» **Trecho**:

***

Nuvilíneas de Lara de Paula na Primavera Pretapalavra, por Oluwa Seyi
- Gustavo Marcasse
- 10 de mai.
- 5 min de leitura
Salve, Salve, pessoal! Como sempre, grande honra começar mais um texto e, com ele, abrir um portal. Toda escrita suficientemente emocional tem esse poder. E esta, que já ensaia a minha despedida do nosso #Pretapalavra, não poderia ser diferente. Chegando na reta final desse processo bonito e engrandecedor de curadoria, acho justo remontar a um início: meu primeiro prefácio escrito.
Hoje, trago na barra da minha saia uma das escritoras que mais motivou e motiva minha produção. E a recíproca é sensivelmente verdadeira. A literatura presenteia-me, de maneira constante, com muita coisa encantadora. Livros que me ensinam novos acessos para mim e para o mundo; escritoras e escritores que traduzem sentimentos que eu não tinha repertório e vocabulário para nomear; movimentos e trabalhos coletivos que nutrem em mim a fé no que a humanidade é capaz de imaginar e corporificar… Difícil até ser precisa enquanto falo sobre esse
edifício material, simbólico e afetivo que a literatura tem construído para e em mim. A artista sobre a qual escrevo agora é parte fundamental nisso.
Conheci Lara de Paula graças à escrita. Pela e na literatura, nos encontramos, nos conectamos e temos caminhado lado a lado. Já tínhamos sido, até início de 2021, vizinhas de página (como gosto de dizer) em duas coletâneas, e participado de um processo formativo da FLUP (Festa Literária das Periferias), mas foi durante um curso de escrita criativa online e intimista que nos aproximamos de fato. As "coincidências” que até então nos cercavam ganharam outros nomes e novos significados: eram as primeiras pedras que utilizamos para construir nossa amizade.

***

» **Tarefa**:
Pode repetir, no trecho sobre Lara de Paula, a parte que se abre com as palavras em que aparece "- 5 min de leitura" e se fecha com "primeiro prefácio escrito."? Use somente o trecho como base.

» **Dados de origem**:
***

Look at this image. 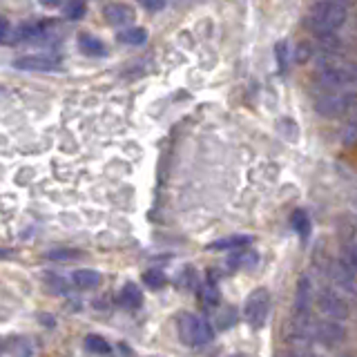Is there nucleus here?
<instances>
[{"instance_id":"nucleus-1","label":"nucleus","mask_w":357,"mask_h":357,"mask_svg":"<svg viewBox=\"0 0 357 357\" xmlns=\"http://www.w3.org/2000/svg\"><path fill=\"white\" fill-rule=\"evenodd\" d=\"M346 20V7L340 0H319L310 9V27L317 33H333Z\"/></svg>"},{"instance_id":"nucleus-2","label":"nucleus","mask_w":357,"mask_h":357,"mask_svg":"<svg viewBox=\"0 0 357 357\" xmlns=\"http://www.w3.org/2000/svg\"><path fill=\"white\" fill-rule=\"evenodd\" d=\"M178 337L185 346H204L212 340V328L210 324H206V319L185 312L178 319Z\"/></svg>"},{"instance_id":"nucleus-3","label":"nucleus","mask_w":357,"mask_h":357,"mask_svg":"<svg viewBox=\"0 0 357 357\" xmlns=\"http://www.w3.org/2000/svg\"><path fill=\"white\" fill-rule=\"evenodd\" d=\"M268 312H271V293L266 288H257L248 295L243 306V315L245 321L250 324L252 328H264V324L268 319Z\"/></svg>"},{"instance_id":"nucleus-4","label":"nucleus","mask_w":357,"mask_h":357,"mask_svg":"<svg viewBox=\"0 0 357 357\" xmlns=\"http://www.w3.org/2000/svg\"><path fill=\"white\" fill-rule=\"evenodd\" d=\"M353 105V94L349 92H331V94H324L317 98L315 109L319 112L321 116H340L344 114L346 109Z\"/></svg>"},{"instance_id":"nucleus-5","label":"nucleus","mask_w":357,"mask_h":357,"mask_svg":"<svg viewBox=\"0 0 357 357\" xmlns=\"http://www.w3.org/2000/svg\"><path fill=\"white\" fill-rule=\"evenodd\" d=\"M317 306L324 315L331 317V319H346L349 317V306H346V301L337 293H333V290H321V293L317 295Z\"/></svg>"},{"instance_id":"nucleus-6","label":"nucleus","mask_w":357,"mask_h":357,"mask_svg":"<svg viewBox=\"0 0 357 357\" xmlns=\"http://www.w3.org/2000/svg\"><path fill=\"white\" fill-rule=\"evenodd\" d=\"M61 61L52 59V56H43V54H29V56H20L14 61V67L25 72H54L59 70Z\"/></svg>"},{"instance_id":"nucleus-7","label":"nucleus","mask_w":357,"mask_h":357,"mask_svg":"<svg viewBox=\"0 0 357 357\" xmlns=\"http://www.w3.org/2000/svg\"><path fill=\"white\" fill-rule=\"evenodd\" d=\"M317 81L326 89H344L353 83V72H349L346 67H324L317 72Z\"/></svg>"},{"instance_id":"nucleus-8","label":"nucleus","mask_w":357,"mask_h":357,"mask_svg":"<svg viewBox=\"0 0 357 357\" xmlns=\"http://www.w3.org/2000/svg\"><path fill=\"white\" fill-rule=\"evenodd\" d=\"M105 20L109 25H128V22L134 20V9L130 5H123V3H114V5H107L105 7Z\"/></svg>"},{"instance_id":"nucleus-9","label":"nucleus","mask_w":357,"mask_h":357,"mask_svg":"<svg viewBox=\"0 0 357 357\" xmlns=\"http://www.w3.org/2000/svg\"><path fill=\"white\" fill-rule=\"evenodd\" d=\"M331 277L335 279V284H337L342 290H346V293H355V271L346 266L344 261L333 266Z\"/></svg>"},{"instance_id":"nucleus-10","label":"nucleus","mask_w":357,"mask_h":357,"mask_svg":"<svg viewBox=\"0 0 357 357\" xmlns=\"http://www.w3.org/2000/svg\"><path fill=\"white\" fill-rule=\"evenodd\" d=\"M72 282H74L76 288H81V290L96 288L100 284V273L92 271V268H81V271H76L72 275Z\"/></svg>"},{"instance_id":"nucleus-11","label":"nucleus","mask_w":357,"mask_h":357,"mask_svg":"<svg viewBox=\"0 0 357 357\" xmlns=\"http://www.w3.org/2000/svg\"><path fill=\"white\" fill-rule=\"evenodd\" d=\"M78 50H81L85 56H105L107 54L103 40H98L96 36H92V33H81V36H78Z\"/></svg>"},{"instance_id":"nucleus-12","label":"nucleus","mask_w":357,"mask_h":357,"mask_svg":"<svg viewBox=\"0 0 357 357\" xmlns=\"http://www.w3.org/2000/svg\"><path fill=\"white\" fill-rule=\"evenodd\" d=\"M121 304L123 306H128V308H139L143 304V293H141V288L137 284H132L128 282L126 286H123L121 290Z\"/></svg>"},{"instance_id":"nucleus-13","label":"nucleus","mask_w":357,"mask_h":357,"mask_svg":"<svg viewBox=\"0 0 357 357\" xmlns=\"http://www.w3.org/2000/svg\"><path fill=\"white\" fill-rule=\"evenodd\" d=\"M315 335L324 342H340L344 337V328L337 326L335 321H326V324H317Z\"/></svg>"},{"instance_id":"nucleus-14","label":"nucleus","mask_w":357,"mask_h":357,"mask_svg":"<svg viewBox=\"0 0 357 357\" xmlns=\"http://www.w3.org/2000/svg\"><path fill=\"white\" fill-rule=\"evenodd\" d=\"M145 40H148V31L143 27H128L119 31V43L123 45H143Z\"/></svg>"},{"instance_id":"nucleus-15","label":"nucleus","mask_w":357,"mask_h":357,"mask_svg":"<svg viewBox=\"0 0 357 357\" xmlns=\"http://www.w3.org/2000/svg\"><path fill=\"white\" fill-rule=\"evenodd\" d=\"M252 237H248V234H234V237H228V239H219L215 243H210L208 248L210 250H226V248H239V245H245L250 243Z\"/></svg>"},{"instance_id":"nucleus-16","label":"nucleus","mask_w":357,"mask_h":357,"mask_svg":"<svg viewBox=\"0 0 357 357\" xmlns=\"http://www.w3.org/2000/svg\"><path fill=\"white\" fill-rule=\"evenodd\" d=\"M290 223H293V228L297 230L299 237H308L310 234V217L306 210H295L293 217H290Z\"/></svg>"},{"instance_id":"nucleus-17","label":"nucleus","mask_w":357,"mask_h":357,"mask_svg":"<svg viewBox=\"0 0 357 357\" xmlns=\"http://www.w3.org/2000/svg\"><path fill=\"white\" fill-rule=\"evenodd\" d=\"M87 11V5L85 0H67L65 7H63V14L67 20H81Z\"/></svg>"},{"instance_id":"nucleus-18","label":"nucleus","mask_w":357,"mask_h":357,"mask_svg":"<svg viewBox=\"0 0 357 357\" xmlns=\"http://www.w3.org/2000/svg\"><path fill=\"white\" fill-rule=\"evenodd\" d=\"M143 282H145V286H148V288L159 290V288L165 286V275H163V271H156V268H152V271L143 273Z\"/></svg>"},{"instance_id":"nucleus-19","label":"nucleus","mask_w":357,"mask_h":357,"mask_svg":"<svg viewBox=\"0 0 357 357\" xmlns=\"http://www.w3.org/2000/svg\"><path fill=\"white\" fill-rule=\"evenodd\" d=\"M85 346H87V351H92V353H100V355L109 353V344L100 337V335H87Z\"/></svg>"},{"instance_id":"nucleus-20","label":"nucleus","mask_w":357,"mask_h":357,"mask_svg":"<svg viewBox=\"0 0 357 357\" xmlns=\"http://www.w3.org/2000/svg\"><path fill=\"white\" fill-rule=\"evenodd\" d=\"M257 261V255L255 252H237V255H232L228 264L232 268H248V266H255Z\"/></svg>"},{"instance_id":"nucleus-21","label":"nucleus","mask_w":357,"mask_h":357,"mask_svg":"<svg viewBox=\"0 0 357 357\" xmlns=\"http://www.w3.org/2000/svg\"><path fill=\"white\" fill-rule=\"evenodd\" d=\"M201 297H204L206 301V306L212 308V306H217L219 304V290L215 286H206L204 290H201Z\"/></svg>"},{"instance_id":"nucleus-22","label":"nucleus","mask_w":357,"mask_h":357,"mask_svg":"<svg viewBox=\"0 0 357 357\" xmlns=\"http://www.w3.org/2000/svg\"><path fill=\"white\" fill-rule=\"evenodd\" d=\"M50 259H56V261H63V259H74V257H78L76 250H52L47 252Z\"/></svg>"},{"instance_id":"nucleus-23","label":"nucleus","mask_w":357,"mask_h":357,"mask_svg":"<svg viewBox=\"0 0 357 357\" xmlns=\"http://www.w3.org/2000/svg\"><path fill=\"white\" fill-rule=\"evenodd\" d=\"M139 3L145 7V9H150V11H159L165 7V0H139Z\"/></svg>"},{"instance_id":"nucleus-24","label":"nucleus","mask_w":357,"mask_h":357,"mask_svg":"<svg viewBox=\"0 0 357 357\" xmlns=\"http://www.w3.org/2000/svg\"><path fill=\"white\" fill-rule=\"evenodd\" d=\"M277 59H279V65H282V70H286V65H288V59H286V43H279L277 45Z\"/></svg>"},{"instance_id":"nucleus-25","label":"nucleus","mask_w":357,"mask_h":357,"mask_svg":"<svg viewBox=\"0 0 357 357\" xmlns=\"http://www.w3.org/2000/svg\"><path fill=\"white\" fill-rule=\"evenodd\" d=\"M9 33H11V25H9V20L0 16V40H7V38H9Z\"/></svg>"},{"instance_id":"nucleus-26","label":"nucleus","mask_w":357,"mask_h":357,"mask_svg":"<svg viewBox=\"0 0 357 357\" xmlns=\"http://www.w3.org/2000/svg\"><path fill=\"white\" fill-rule=\"evenodd\" d=\"M40 3L45 7H56V5H61V0H40Z\"/></svg>"},{"instance_id":"nucleus-27","label":"nucleus","mask_w":357,"mask_h":357,"mask_svg":"<svg viewBox=\"0 0 357 357\" xmlns=\"http://www.w3.org/2000/svg\"><path fill=\"white\" fill-rule=\"evenodd\" d=\"M0 257H7V250H0Z\"/></svg>"},{"instance_id":"nucleus-28","label":"nucleus","mask_w":357,"mask_h":357,"mask_svg":"<svg viewBox=\"0 0 357 357\" xmlns=\"http://www.w3.org/2000/svg\"><path fill=\"white\" fill-rule=\"evenodd\" d=\"M288 357H297V355H288Z\"/></svg>"},{"instance_id":"nucleus-29","label":"nucleus","mask_w":357,"mask_h":357,"mask_svg":"<svg viewBox=\"0 0 357 357\" xmlns=\"http://www.w3.org/2000/svg\"><path fill=\"white\" fill-rule=\"evenodd\" d=\"M232 357H241V355H232Z\"/></svg>"}]
</instances>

***

» **Resultado**:
- 5 min de leitura
Salve, Salve, pessoal! Como sempre, grande honra começar mais um texto e, com ele, abrir um portal. Toda escrita suficientemente emocional tem esse poder. E esta, que já ensaia a minha despedida do nosso #Pretapalavra, não poderia ser diferente. Chegando na reta final desse processo bonito e engrandecedor de curadoria, acho justo remontar a um início: meu primeiro prefácio escrito.